Use the categorical variable you selected to perform the following analysis
- Construct a relative frequency table. Write a few sentences to describe the distribution of the variable. Note that you are encouraged to construct a frequency table with all four types of frequencies as I did in the class note.
- Construct a pie-chart to represent the distribution of the categorical variable.
Using the numerical variable you chose from the diabetes data to answer the following questions.
- Construct a relative frequency table of the numerical variable with 10 categories. In other words, the frequency table should have 10 rows. You are encouraged to include all 4 frequencies in the table. Please provide a brief description of the relative frequencies.
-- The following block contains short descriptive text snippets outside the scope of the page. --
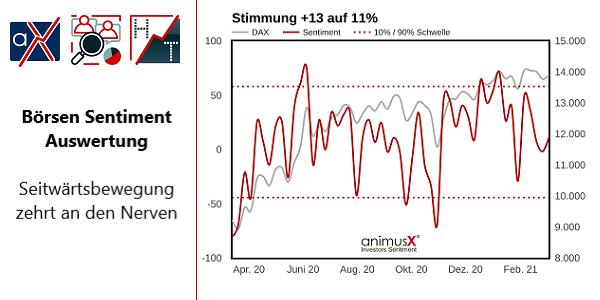 Börsen         Sentiment Auswertung Seitwärtsbewegung zehrt an den Nerven
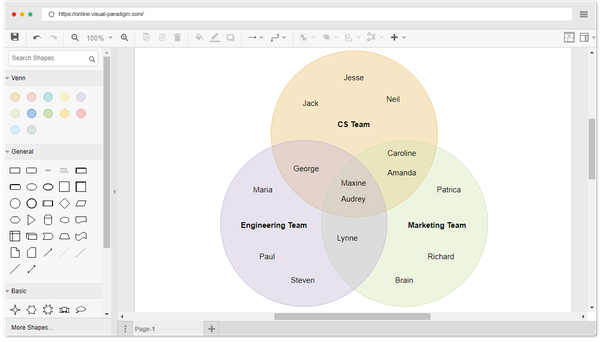 Is there software that can draw complex venn diagrams quora dream job created with visual paradigm online ccuart Choice Image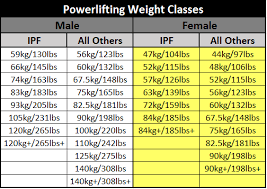 Ideal Bench Press Weight Pick Your Weight Class In Powerlifting Powerliftingtowin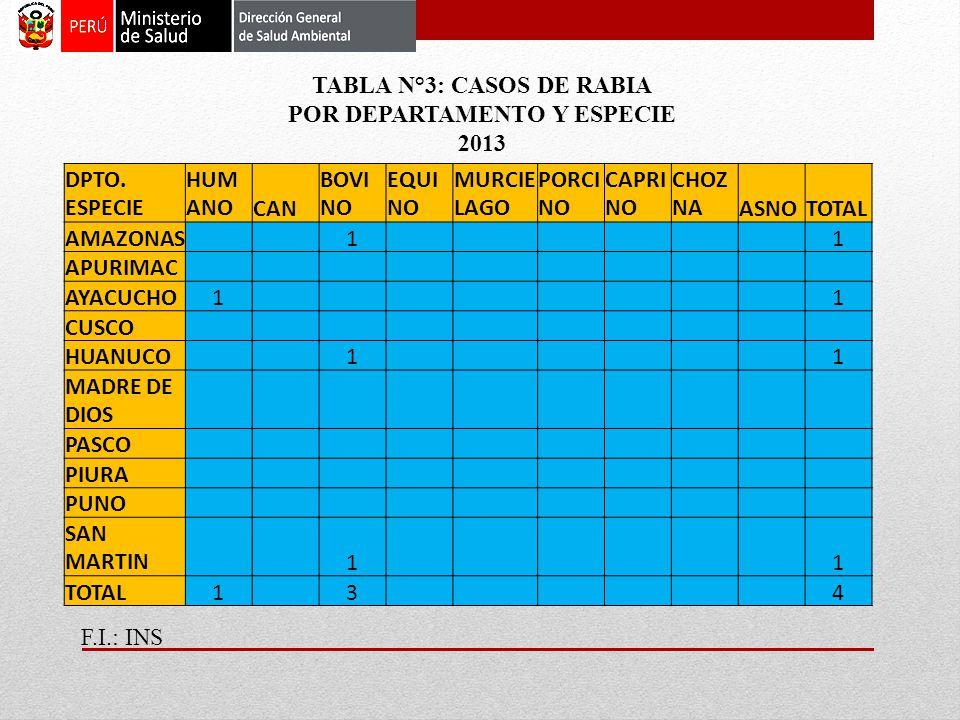 DPTO. ESPECIE HUM ANOCAN BOVI NO EQUI NO MURCIE LAGO PORCI NO CAPRI NO CHOZ NAASNOTOTAL AMAZONAS 1 1 APURIMAC AYACUCHO1 1 CUSCO HUANUCO 1 1 MADRE DE D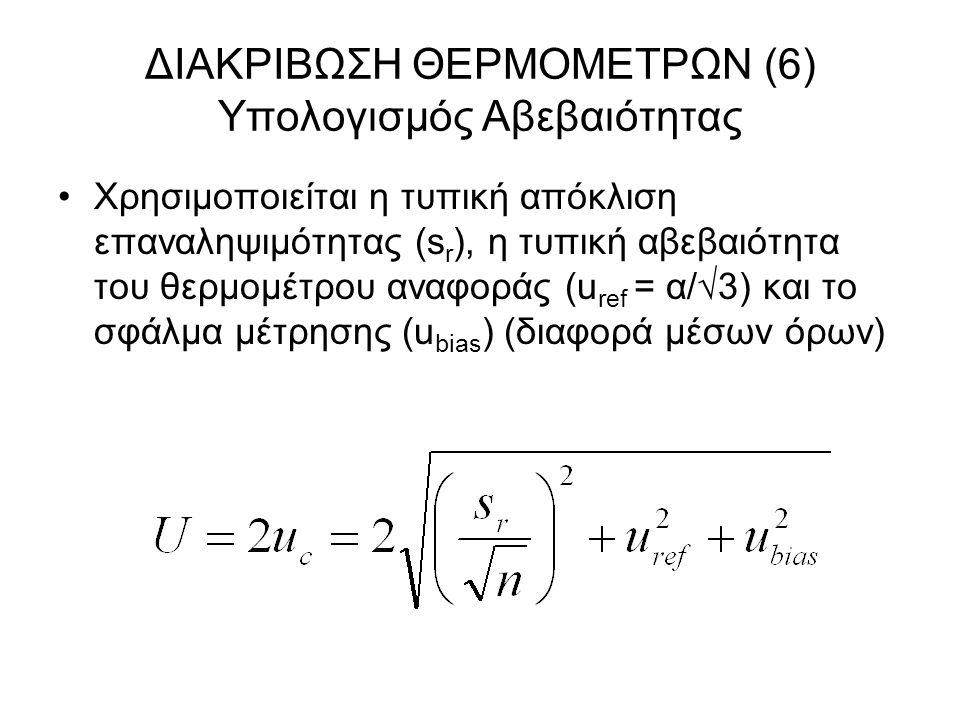 ΔΙΑΚΡΙΒΩΣΗ ΘΕΡΜΟΜΕΤΡΩΝ (6) Υπολογισμός Αβεβαιότητας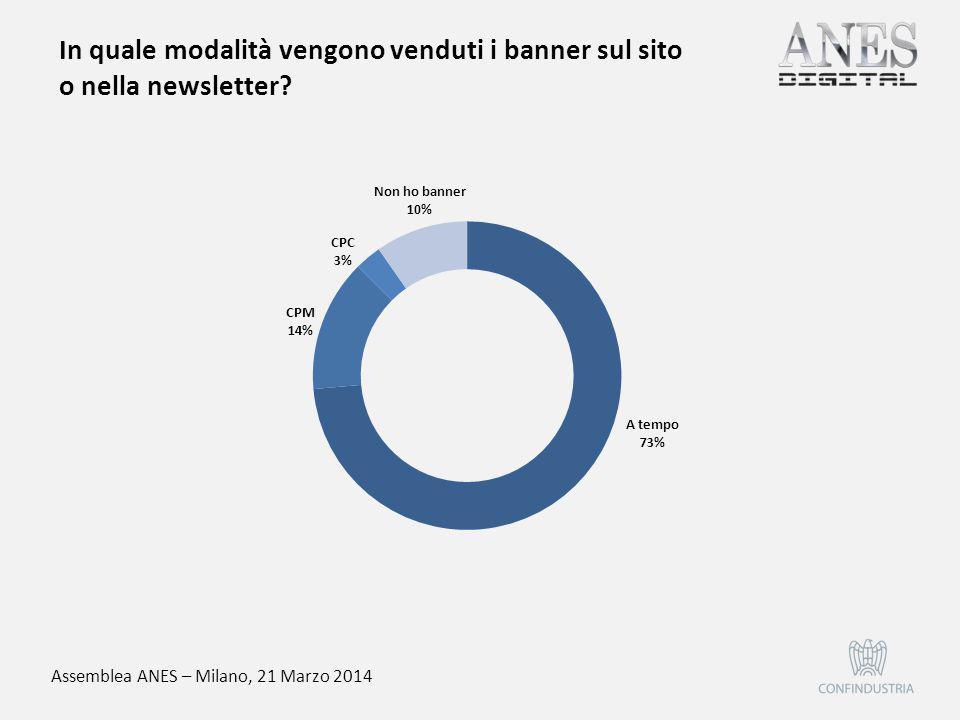 Assemblea ANES – Milano, 21 Marzo 2014 L'avvento dell'editoria online che tipo d'impatto sta avendo sui fatturati pubblicitari.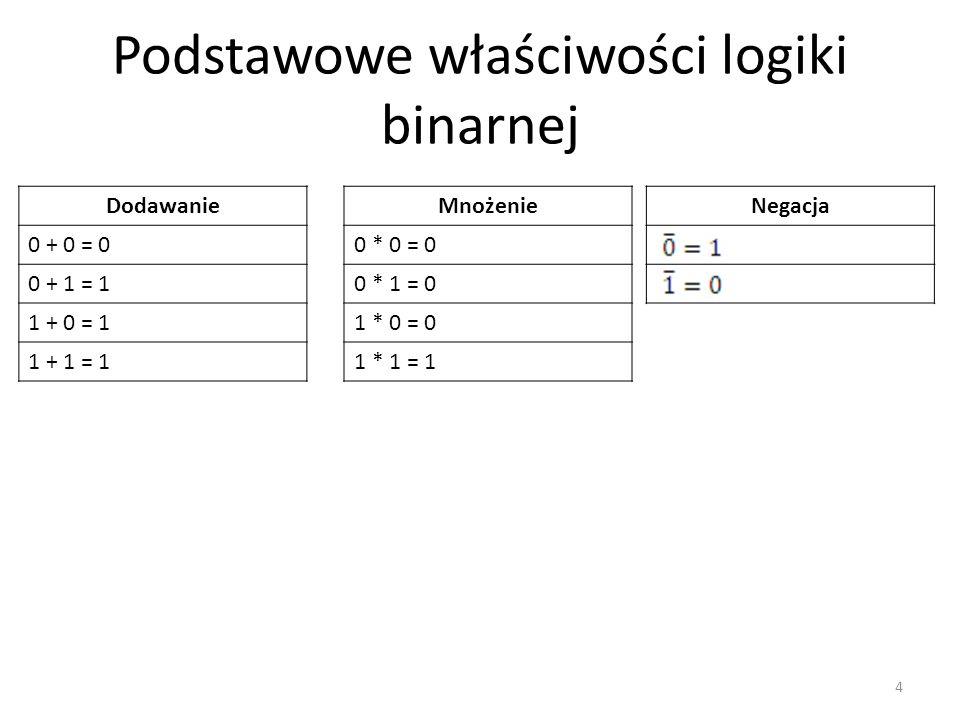 Podstawowe właściwości logiki binarnej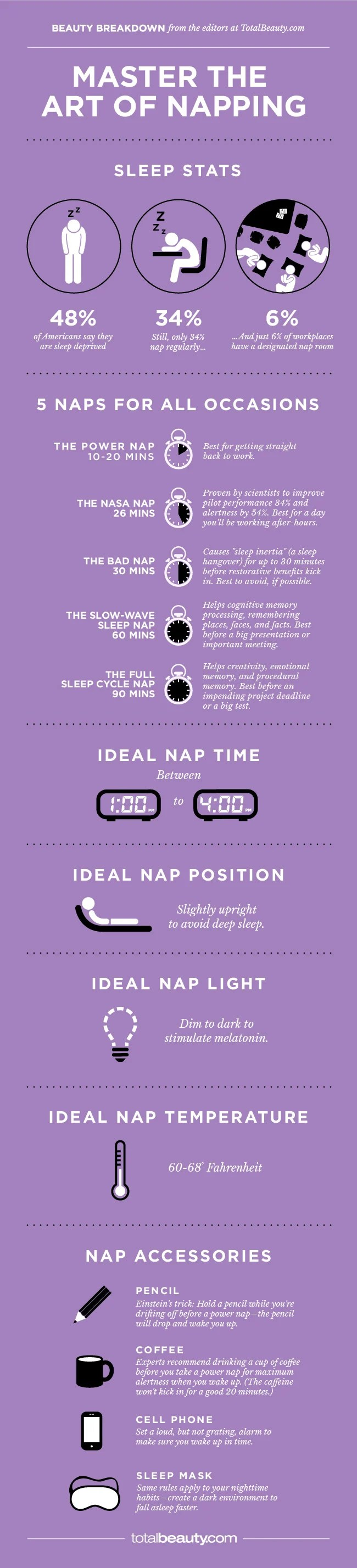 The Art of Napping: tips & stats [Infographic]   ecogreenlove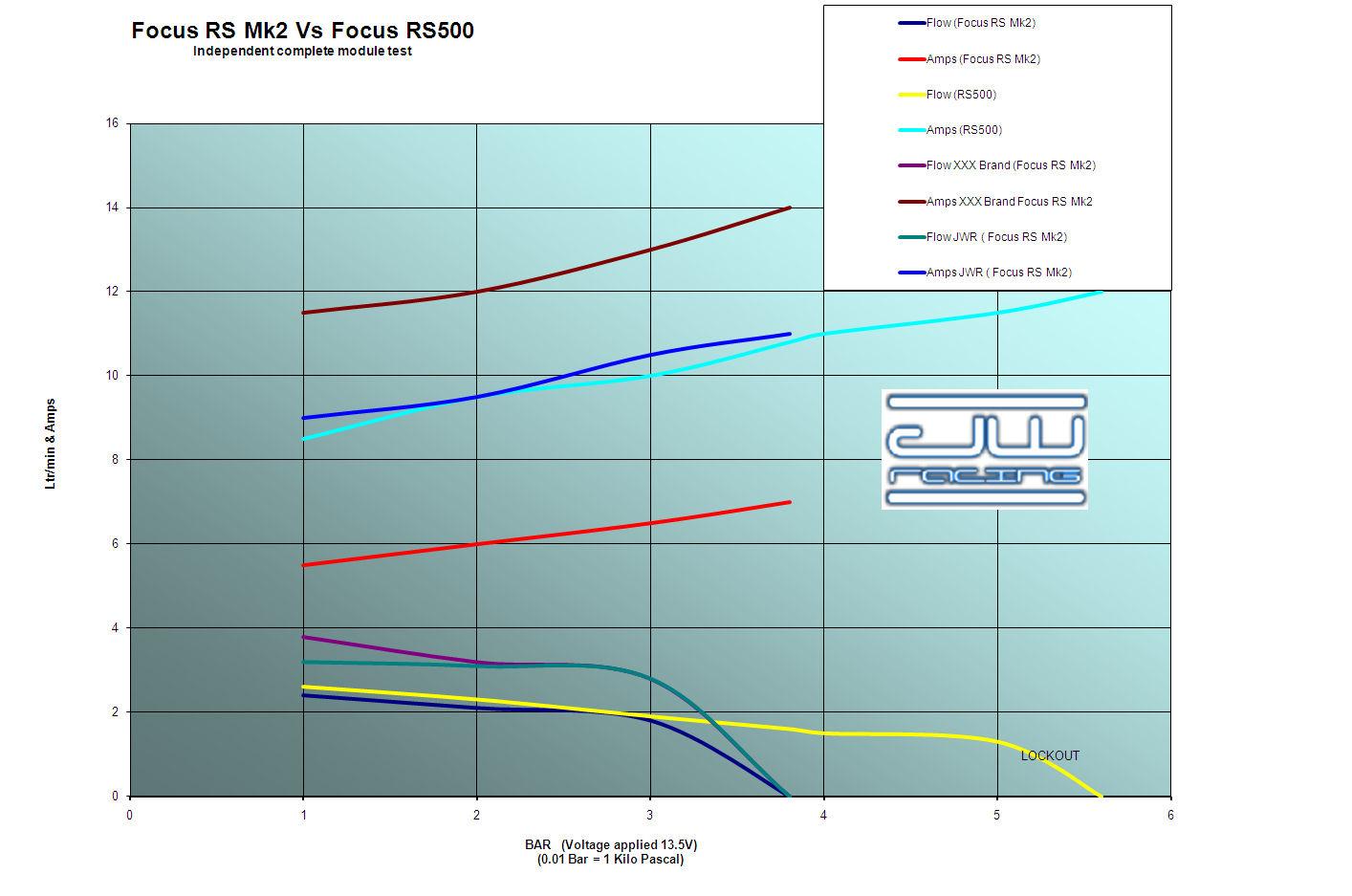 JWR Upgrade Fuel Pump & Sender Assembly Focus RS Mk2 - JW Racing ...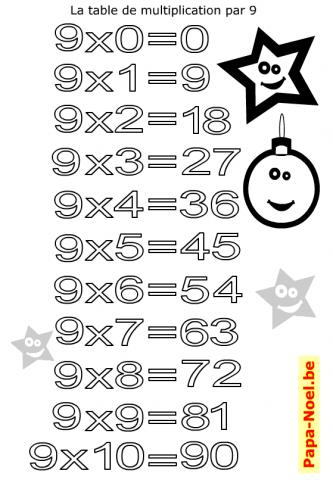 Table De Multiplication De 9 A Imprimer Et Colorier Table De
- Construct a histogram of the numerical variable with 10 vertical bars. In other words, the histogram is a geometric representation of the frequency table. Explain the distribution of the variable. Is it skewed to the left or the right?
- Construct a box-plot and explain it. That is, can you tell whether the distribution is skewed to the right or the left?